Aunque sin ir tan lejos, hay muchas situaciones que tienen la capacidad de hacernos tambalear, somos así de frágiles, y al mismo tiempo, somos tan sólidos que encontramos la manera de seguir adelante después de todo. ¿Cómo lo conseguimos?, ¿cómo seguimos confiando en que las cosas irán bien cuando salgamos por la puerta de casa?, ¿cómo nos escabullimos de la idea de todo lo que puede irnos mal?, ¿cómo mantenemos la esperanza y la ilusión? Creo que tendría que empezar por una creencia, constatada por la experiencia histórica, y es que algo en nuestra naturaleza nos empuja hacia adelante, independientemente de las posibilidades de fracasar. La vida se abre paso.

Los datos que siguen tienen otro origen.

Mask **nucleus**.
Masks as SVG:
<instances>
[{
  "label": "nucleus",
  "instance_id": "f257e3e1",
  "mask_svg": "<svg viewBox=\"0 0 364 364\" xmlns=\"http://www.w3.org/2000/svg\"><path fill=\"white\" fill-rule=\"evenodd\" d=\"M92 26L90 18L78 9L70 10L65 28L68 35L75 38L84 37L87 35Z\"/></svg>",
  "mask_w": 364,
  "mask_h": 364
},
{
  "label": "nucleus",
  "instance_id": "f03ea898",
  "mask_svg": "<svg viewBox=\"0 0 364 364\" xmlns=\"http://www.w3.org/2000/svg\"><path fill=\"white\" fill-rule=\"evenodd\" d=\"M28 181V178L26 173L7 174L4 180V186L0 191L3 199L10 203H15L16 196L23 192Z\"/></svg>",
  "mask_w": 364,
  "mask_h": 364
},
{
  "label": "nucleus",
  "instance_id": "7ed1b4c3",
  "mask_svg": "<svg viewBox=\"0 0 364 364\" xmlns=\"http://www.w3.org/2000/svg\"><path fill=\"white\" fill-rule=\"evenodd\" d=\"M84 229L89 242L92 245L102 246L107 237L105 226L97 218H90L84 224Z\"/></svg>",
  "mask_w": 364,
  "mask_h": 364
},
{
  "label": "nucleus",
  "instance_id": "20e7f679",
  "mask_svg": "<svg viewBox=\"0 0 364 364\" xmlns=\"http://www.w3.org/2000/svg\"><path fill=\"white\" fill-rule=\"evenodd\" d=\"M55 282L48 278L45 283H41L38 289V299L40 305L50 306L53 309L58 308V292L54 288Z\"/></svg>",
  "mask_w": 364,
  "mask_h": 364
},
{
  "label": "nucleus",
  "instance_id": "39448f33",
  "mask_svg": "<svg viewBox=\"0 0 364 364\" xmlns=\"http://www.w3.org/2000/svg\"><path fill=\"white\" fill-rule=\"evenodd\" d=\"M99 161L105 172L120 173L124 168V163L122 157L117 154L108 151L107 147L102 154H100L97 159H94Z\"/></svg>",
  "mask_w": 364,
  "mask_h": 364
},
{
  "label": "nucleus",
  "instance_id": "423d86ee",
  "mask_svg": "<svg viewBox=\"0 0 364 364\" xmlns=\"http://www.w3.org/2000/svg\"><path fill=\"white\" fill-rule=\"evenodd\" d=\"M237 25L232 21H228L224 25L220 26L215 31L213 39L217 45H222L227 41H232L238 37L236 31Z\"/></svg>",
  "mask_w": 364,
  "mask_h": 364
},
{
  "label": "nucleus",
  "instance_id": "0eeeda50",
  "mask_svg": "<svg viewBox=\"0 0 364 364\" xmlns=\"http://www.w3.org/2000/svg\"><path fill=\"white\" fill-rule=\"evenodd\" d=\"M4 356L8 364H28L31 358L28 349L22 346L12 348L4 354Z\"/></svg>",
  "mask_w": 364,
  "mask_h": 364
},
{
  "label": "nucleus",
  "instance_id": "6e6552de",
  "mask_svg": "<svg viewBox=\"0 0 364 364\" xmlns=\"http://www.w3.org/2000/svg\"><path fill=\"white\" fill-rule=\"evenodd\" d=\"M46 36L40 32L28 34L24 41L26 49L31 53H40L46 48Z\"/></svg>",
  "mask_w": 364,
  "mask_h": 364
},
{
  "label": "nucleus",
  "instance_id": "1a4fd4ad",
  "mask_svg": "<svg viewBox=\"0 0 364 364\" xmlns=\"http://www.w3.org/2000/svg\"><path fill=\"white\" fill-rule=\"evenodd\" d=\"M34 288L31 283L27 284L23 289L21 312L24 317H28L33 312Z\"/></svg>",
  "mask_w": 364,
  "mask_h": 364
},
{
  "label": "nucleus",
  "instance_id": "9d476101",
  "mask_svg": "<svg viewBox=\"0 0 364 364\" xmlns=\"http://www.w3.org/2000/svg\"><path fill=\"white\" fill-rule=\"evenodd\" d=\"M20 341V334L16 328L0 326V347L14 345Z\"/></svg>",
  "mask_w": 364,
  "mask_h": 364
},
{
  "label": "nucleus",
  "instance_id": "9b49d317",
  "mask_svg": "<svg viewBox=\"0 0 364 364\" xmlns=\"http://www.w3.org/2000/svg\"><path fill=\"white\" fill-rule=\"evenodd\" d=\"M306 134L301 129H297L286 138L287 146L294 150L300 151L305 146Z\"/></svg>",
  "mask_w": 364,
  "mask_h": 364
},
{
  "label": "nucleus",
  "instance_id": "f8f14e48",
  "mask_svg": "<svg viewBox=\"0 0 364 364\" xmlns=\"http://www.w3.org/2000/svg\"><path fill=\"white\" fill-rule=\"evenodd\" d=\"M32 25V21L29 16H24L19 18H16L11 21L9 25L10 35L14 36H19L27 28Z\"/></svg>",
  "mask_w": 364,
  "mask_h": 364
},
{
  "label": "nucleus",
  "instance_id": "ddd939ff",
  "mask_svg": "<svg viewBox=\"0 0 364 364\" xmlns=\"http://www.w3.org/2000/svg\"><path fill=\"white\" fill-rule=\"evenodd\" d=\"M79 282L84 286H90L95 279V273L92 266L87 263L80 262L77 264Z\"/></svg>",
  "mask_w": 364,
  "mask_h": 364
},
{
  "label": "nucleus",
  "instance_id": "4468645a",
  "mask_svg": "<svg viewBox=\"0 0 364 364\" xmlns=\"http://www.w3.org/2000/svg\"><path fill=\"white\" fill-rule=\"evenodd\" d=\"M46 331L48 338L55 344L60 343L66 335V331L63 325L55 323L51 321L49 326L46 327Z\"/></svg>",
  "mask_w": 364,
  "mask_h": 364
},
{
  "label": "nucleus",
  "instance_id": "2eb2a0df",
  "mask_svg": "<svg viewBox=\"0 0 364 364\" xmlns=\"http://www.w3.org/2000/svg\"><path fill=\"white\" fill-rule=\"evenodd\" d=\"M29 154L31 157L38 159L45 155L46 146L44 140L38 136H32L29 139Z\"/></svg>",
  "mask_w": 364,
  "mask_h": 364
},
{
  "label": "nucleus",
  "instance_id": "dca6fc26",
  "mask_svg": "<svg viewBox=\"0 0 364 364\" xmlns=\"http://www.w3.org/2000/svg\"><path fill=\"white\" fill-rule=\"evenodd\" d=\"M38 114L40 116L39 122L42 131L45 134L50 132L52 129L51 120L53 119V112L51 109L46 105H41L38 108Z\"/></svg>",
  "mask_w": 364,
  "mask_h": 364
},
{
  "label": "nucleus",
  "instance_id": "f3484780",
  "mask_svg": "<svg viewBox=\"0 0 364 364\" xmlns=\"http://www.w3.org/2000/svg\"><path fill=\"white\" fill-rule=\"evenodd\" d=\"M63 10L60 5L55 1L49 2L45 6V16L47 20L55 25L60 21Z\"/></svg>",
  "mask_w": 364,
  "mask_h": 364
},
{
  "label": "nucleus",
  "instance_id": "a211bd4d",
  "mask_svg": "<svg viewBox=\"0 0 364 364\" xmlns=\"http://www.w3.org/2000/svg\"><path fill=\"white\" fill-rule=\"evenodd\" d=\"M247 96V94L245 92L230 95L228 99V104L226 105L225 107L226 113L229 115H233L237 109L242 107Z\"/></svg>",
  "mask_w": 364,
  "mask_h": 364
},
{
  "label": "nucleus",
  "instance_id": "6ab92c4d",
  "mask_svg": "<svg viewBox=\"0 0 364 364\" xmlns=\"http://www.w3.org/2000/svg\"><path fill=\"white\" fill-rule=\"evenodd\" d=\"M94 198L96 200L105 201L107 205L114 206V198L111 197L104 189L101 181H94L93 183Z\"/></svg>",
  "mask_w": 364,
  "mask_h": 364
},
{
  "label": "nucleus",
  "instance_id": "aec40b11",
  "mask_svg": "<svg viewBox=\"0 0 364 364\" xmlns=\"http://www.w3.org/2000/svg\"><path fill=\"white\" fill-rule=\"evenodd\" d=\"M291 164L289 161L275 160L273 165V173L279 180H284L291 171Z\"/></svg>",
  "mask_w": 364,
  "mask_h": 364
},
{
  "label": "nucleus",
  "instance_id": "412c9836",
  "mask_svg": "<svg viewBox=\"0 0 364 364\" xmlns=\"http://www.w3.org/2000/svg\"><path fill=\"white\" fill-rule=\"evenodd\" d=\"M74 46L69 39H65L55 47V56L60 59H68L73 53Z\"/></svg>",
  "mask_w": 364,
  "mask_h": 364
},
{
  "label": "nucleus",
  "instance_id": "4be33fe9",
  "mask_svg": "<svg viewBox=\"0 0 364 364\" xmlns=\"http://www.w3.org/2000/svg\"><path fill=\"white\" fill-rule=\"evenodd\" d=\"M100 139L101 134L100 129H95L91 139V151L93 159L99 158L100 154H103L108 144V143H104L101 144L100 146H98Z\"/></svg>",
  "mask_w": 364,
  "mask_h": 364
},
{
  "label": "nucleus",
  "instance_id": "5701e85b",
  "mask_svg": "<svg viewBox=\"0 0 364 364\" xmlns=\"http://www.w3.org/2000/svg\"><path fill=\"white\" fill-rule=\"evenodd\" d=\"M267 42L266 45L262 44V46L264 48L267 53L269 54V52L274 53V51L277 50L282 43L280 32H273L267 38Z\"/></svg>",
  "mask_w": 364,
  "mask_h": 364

Evidentemente, hay salvedades y ha habido muchas personas que han quedado por el camino física y sicológicamente, pero lo cierto es que, como colectivo, las hemos superado. Prueba de ello es que las secuelas más agudas de los conflictos históricos no han llegado por lo general a nosotros, aunque sí haya habido influencias innegables. No vivimos el estrés postraumático o la desnutrición que probablemente nuestros antepasados sí sufrieron, si bien hoy existen otros conflictos que le toca a nuestra generación atravesar para no depositarlos en la siguiente.

Pero sin enredarnos en esta interesante dinámica intergeneracional, hoy en día hay automatismos que nos ayudan a mantener el equilibrio ante l adversidad. Uno de ellos es la negación. Cuando negamos la posibilidad de un peligro o de que algo nos salga mal, en cierto modo anulamos el circuito inmediato que nos llevaría a tener miedo ante esta posibilidad y, por tanto, a reaccionar huyendo o paralizándonos, incluso parapetándonos para defendernos. Y hablo de “posibilidad”, porque también hay una variable estadística que manipulamos a nuestro favor, el famoso pensamiento «A mí no me va a tocar».

Sin embargo, «no mirar ahí» no es lo único que nos permite continuar. Hay que encontrar la energía para hacerlo y esta surge de la pura acción. Es entonces cuando nuestros objetivos se convierten en motivadores. Quizá hayamos tenido que reducirlos después de un gran impacto y donde antes, por ejemplo, «yo caminaba hacia construir una familia con una persona, tras una dolorosa ruptura de pareja y la disolución de esa idea, me repliego y solo me planteo el objetivo de recuperarme, que guía mis acciones para superar el duelo y quizá el siguiente objetivo es volver a salir de casa o disfrutar de mis amigos y eventualmente conocer a otra persona o darme tiempo para reconstruirme completamente a solas».

Estos objetivos, que van de lo más íntimo y cercano a lo más social y expuesto, como una honda que se extiende hacia el exterior, nos ayudan a mantener las expectativas bajas al principio y conseguir metas importantes por básicas y reconstituyentes. Después, poco a poco vamos ampliando las miras, los pasos y las esperanzas. Algo así como «ahora, que ya he llegado hasta aquí, puedo dar un pasito más, con precaución». Y es el propio paso el que confirma la posibilidad de que esta vez las cosas vayan mejor. La propia acción nos confirma que ese paso ha salido bien y, por tanto, el siguiente también puede hacerlo. Tan básico como eso, como un bebé que aprende a andar y cada paso le da más confianza en sí mismo, en sí misma, y puede imaginarse caminando hasta el final de la sala. Y poco a poco, con el tiempo, al final de la casa, de la calle, del pueblo, del país y quién sabe si de nuevo, con la esperanza suficiente, imaginarse recorriendo el mundo.